Ein Kommentar von Dr. Sabrina Seidler (NRW) und dem Sprecherkreis der Säkularen Sozis NRW (hpd)
So erfreulich viele Punkte des Koalitionsvertrags für die Genossinnen und Genossen auch sein mögen, so bitter ist manche Pille, die es gleichzeitig zu schlucken gilt: Der Umgang der SPD insbesondere mit dem System des kirchlichen Arbeitsrechts ― auch bekannt als „Dritter Weg“ ― offenbart, welche außerparteilichen Lobbyvertreter und innerparteilichen Kontaktleute sich bei der Formulierung des Koalitionsvertrages durchgesetzt haben.
Die beiden christlichen Kirchen in Deutschland beschäftigen über ihre Wohlfahrtsverbände wie Caritas, Diakonie und ihre Wirtschaftsunternehmen mindestens 1,3 Mio.

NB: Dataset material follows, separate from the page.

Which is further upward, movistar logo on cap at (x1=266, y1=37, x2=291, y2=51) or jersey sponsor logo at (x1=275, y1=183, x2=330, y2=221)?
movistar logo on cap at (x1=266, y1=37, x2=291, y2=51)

Arbeitnehmerinnen und Arbeitnehmer in ca. 55.000 Einrichtungen. Damit sind sie nach dem Staat der zweitgrößte Arbeitgeber. Die Finanzierung der meisten Einrichtungen in kirchlicher Trägerschaft (Krankenhäuser, Altenheime) erfolgt dabei zu 100% aus öffentlichen Mitteln, selbst das „Aushängeschild“ Kindergärten wird nur zu einem sehr geringen Teil kirchlich bezuschußt.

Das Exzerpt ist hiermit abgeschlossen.